## TASK STATEMENT
Gather every line of the material below that contains the word "Each", and treat uppercase and lowercase letters as different.

# # # #

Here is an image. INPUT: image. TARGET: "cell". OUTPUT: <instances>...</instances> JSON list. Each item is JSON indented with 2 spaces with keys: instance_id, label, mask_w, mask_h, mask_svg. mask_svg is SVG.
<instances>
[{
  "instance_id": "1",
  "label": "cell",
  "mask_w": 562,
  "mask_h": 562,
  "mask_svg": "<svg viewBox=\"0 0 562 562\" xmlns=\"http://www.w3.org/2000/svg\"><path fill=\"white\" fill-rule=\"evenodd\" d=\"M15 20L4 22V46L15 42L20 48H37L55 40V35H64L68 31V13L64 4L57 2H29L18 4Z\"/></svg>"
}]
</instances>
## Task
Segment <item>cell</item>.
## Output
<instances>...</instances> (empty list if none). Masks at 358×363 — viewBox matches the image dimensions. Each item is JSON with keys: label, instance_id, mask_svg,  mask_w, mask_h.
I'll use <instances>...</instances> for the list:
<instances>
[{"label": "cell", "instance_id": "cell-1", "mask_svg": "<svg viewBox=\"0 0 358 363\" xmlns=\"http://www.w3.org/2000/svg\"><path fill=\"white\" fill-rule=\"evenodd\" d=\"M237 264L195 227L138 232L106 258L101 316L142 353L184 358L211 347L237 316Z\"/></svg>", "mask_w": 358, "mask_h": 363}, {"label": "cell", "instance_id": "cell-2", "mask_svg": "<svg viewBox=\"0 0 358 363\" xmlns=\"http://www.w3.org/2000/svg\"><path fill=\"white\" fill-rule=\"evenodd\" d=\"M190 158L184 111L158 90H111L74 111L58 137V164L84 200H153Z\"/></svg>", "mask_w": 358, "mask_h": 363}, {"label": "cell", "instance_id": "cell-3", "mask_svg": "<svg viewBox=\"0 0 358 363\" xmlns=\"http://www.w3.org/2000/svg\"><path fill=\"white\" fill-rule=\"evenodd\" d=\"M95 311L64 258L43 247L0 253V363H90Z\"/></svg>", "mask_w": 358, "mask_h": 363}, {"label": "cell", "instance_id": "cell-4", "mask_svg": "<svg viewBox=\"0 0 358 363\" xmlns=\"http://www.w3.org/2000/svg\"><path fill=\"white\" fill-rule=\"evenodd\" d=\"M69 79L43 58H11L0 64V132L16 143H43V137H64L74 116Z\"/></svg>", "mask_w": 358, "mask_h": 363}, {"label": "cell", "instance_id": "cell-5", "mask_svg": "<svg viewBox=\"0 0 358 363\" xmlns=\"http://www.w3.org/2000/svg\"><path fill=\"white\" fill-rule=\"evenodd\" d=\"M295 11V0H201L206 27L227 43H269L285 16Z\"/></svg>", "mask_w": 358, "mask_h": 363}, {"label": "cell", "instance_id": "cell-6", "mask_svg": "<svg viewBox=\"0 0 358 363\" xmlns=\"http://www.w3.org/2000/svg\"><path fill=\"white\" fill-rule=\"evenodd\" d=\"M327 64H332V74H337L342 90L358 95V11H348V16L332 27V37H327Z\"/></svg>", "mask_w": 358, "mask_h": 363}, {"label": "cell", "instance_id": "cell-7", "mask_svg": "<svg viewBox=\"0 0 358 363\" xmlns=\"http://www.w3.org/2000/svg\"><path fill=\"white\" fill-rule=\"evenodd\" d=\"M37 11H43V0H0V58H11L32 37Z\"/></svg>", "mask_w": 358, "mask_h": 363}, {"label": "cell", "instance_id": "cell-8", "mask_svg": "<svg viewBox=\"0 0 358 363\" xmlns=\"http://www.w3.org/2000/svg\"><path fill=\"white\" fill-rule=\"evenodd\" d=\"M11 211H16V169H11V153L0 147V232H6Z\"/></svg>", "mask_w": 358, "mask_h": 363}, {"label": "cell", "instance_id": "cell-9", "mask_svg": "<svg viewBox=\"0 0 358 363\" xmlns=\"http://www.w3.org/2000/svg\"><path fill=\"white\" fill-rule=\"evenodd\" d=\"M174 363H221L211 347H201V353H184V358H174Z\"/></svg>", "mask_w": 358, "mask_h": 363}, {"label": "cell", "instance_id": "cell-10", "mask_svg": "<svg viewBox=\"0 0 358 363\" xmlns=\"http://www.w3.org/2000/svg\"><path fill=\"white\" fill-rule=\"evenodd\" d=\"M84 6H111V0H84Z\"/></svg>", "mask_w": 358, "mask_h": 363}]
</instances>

# # # #

## RESPONSE BELOW
Here is an image. INPUT: image. TARGET: "cell". OUTPUT: <instances>...</instances> JSON list. Each item is JSON indented with 2 spaces with keys: instance_id, label, mask_w, mask_h, mask_svg. mask_svg is SVG.
<instances>...</instances> (empty list if none). Masks at 358×363 — viewBox matches the image dimensions. Each item is JSON with keys: label, instance_id, mask_svg,  mask_w, mask_h.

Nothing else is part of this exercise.